* _TEXTO DE ORIGEN_

══════════════════════════════

En el segundo caso, la primera opción es el clásico donde uno de los cónyuges “baja a por tabaco” y jamás vuelve a aparecer. No hay acuerdo, pero tampoco violencia: simplemente una parte ningunea a la otra y decide por su cuenta y riesgo.
En el tercer caso, ante la propuesta de romper la pareja, uno de los cónyuges fuerza al otro a permanecer en el hogar, ya sea con amenazas – violencia verbal – o a golpes – violencia física.
Terminemos esta digresión inicial diciendo que, en mi opinión, la opción del ninguneo solamente es factible en muy pocos casos. Además, es altamente inestable y es fácil que acabe convirtiéndose en una de las otras dos opciones: siguiendo el ejemplo anterior, o bien la pareja buscará a la parte fugada para acordar los términos de la separación (p.ej. los gastos de los hijos) o bien la pareja buscará a la parte fugada para hacerla volver a casa a golpes.
La Vía Catalana
La Assemblea Nacional Catalana ha organizado para el próximo 11 de septiembre — la fiesta nacional de Catalunya — la creación de una cadena humana que recorra los 400km que hay del extremo norte al extremo sur de Catalunya. Una Vía Catalana que pretende emular, tanto en el fondo como en las formas, la famosa Cadena o Vía Báltica con la que Estonia, Letonia y Lituania pidieron el fin de la ocupación soviética.
El signo de la Vía Catalana es inequívoco. Aunque ha habido matices, su objetivo es reivindicar la independencia de Catalunya, aunque otros participarán en ella abanderando cuestiones de soberanía o el derecho a decidir.
Yo voy a participar en la Vía Catalana aunque la independencia no esté en los primeros puestos de mis prioridades políticas. Mis motivos son mucho más básicos… o, me atrevo a decir, fundamentales.
Y creo que vale la pena compartir mis motivos no tanto para justificar mis acciones — que no ha lugar — sino para contribuir a explicar a aquellos que están pendientes de la cuestión catalana qué está sucediendo o cómo se están viviendo las cosas aquí.

══════════════════════════════

* _FILAS PROPORCIONADAS_

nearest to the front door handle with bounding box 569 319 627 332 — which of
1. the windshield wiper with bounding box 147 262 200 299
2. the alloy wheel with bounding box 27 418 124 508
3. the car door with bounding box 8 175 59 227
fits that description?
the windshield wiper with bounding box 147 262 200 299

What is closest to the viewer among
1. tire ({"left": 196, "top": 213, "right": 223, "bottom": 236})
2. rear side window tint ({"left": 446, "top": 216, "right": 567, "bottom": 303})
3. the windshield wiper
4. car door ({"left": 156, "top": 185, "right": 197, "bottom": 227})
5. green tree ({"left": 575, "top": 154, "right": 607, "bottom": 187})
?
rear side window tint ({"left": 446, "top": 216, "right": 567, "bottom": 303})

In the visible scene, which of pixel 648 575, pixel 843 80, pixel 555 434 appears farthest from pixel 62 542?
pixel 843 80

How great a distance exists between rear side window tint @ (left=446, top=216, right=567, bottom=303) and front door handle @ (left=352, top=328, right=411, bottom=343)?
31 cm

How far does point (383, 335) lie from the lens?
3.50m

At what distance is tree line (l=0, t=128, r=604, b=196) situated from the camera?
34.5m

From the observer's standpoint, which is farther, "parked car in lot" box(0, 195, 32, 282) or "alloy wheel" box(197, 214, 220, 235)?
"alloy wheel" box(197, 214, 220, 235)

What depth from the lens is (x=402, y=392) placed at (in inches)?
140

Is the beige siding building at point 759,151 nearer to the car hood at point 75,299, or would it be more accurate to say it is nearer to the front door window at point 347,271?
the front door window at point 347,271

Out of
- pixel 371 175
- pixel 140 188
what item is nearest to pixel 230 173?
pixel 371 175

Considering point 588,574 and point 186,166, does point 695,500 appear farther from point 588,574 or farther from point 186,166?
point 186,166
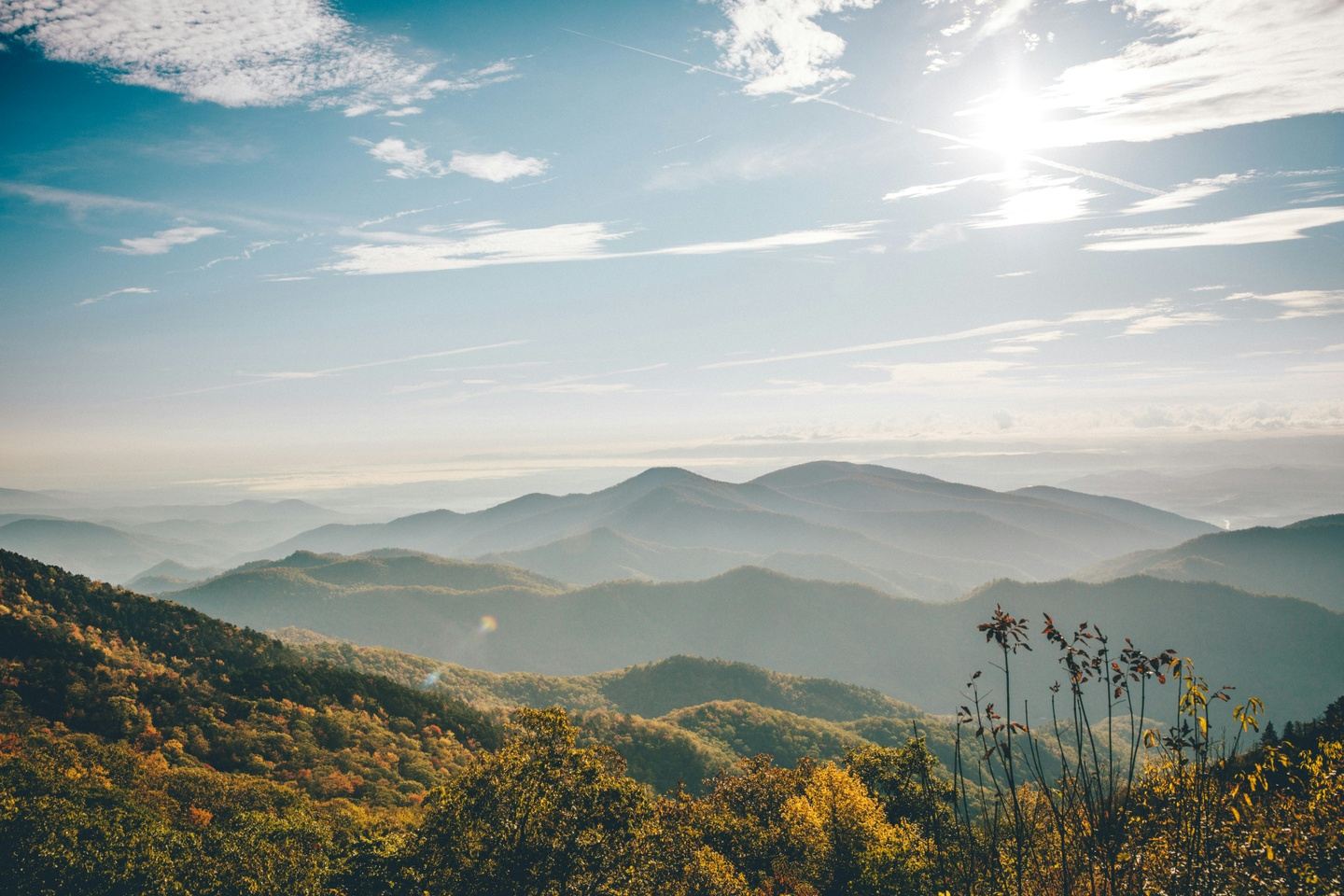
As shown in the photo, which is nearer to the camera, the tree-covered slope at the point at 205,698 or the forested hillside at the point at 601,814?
the forested hillside at the point at 601,814

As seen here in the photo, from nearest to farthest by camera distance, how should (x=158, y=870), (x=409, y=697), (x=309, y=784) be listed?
(x=158, y=870) → (x=309, y=784) → (x=409, y=697)

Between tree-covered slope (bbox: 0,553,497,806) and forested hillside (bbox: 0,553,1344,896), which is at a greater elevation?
forested hillside (bbox: 0,553,1344,896)

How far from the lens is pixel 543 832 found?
35.0 metres

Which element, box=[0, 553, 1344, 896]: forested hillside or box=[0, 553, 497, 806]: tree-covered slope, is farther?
box=[0, 553, 497, 806]: tree-covered slope

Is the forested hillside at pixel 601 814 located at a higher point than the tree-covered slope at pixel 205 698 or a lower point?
higher

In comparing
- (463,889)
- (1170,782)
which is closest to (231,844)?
(463,889)

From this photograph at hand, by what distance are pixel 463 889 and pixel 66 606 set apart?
168 meters

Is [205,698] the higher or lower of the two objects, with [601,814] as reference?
lower

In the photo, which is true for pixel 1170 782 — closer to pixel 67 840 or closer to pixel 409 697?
pixel 67 840

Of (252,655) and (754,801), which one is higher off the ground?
(754,801)

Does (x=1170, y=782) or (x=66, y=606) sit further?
(x=66, y=606)

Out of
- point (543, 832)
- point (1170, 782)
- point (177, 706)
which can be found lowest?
point (177, 706)

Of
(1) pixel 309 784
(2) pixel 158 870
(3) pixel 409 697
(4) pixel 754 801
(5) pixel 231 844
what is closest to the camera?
(2) pixel 158 870

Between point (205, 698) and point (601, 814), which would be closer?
point (601, 814)
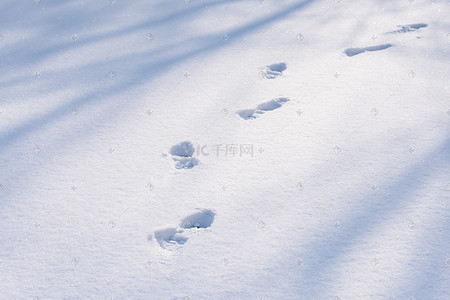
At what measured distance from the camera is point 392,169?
1759mm

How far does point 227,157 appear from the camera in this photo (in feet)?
6.27

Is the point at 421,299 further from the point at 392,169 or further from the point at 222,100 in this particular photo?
the point at 222,100

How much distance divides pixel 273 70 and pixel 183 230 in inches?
53.0

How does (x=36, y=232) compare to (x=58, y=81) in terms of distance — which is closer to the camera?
(x=36, y=232)

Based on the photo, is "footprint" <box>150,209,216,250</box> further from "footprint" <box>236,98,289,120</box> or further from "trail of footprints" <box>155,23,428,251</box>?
"footprint" <box>236,98,289,120</box>

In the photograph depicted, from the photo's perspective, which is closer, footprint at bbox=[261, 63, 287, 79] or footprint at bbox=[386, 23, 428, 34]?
footprint at bbox=[261, 63, 287, 79]

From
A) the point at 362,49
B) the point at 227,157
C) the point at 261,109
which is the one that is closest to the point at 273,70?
the point at 261,109

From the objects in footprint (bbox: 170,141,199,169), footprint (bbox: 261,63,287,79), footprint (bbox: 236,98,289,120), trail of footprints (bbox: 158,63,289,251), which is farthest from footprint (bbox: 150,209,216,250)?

══════════════════════════════

* _TAREAS PENDIENTES_
1. Responde según el texto sobre la Vía Catalana:
(a) ¿Qué organización ha organizado la Vía Catalana?
(b) ¿Cuántos kilómetros recorrería la cadena humana?
(c) En el tercer caso, ¿de qué maneras obliga uno de los cónyuges al otro a permanecer en el hogar?
2. ¿Qué países, según el texto sobre la Vía Catalana, pidieron con la Vía Báltica el fin de la ocupación soviética?
3. ¿Cómo se traduce al inglés esta oración del texto sobre la Vía Catalana: "Yo voy a participar en la Vía Catalana aunque la independencia no esté en los primeros puestos de mis prioridades políticas."?

* _RESPUESTAS ORDENADAS_
1.
(a) La Assemblea Nacional Catalana.
(b) 400 km.
(c) Con amenazas (violencia verbal) o a golpes (violencia física).

2. Estonia, Letonia y Lituania.

3. I am going to take part in the Catalan Way even though independence is not at the top of my political priorities.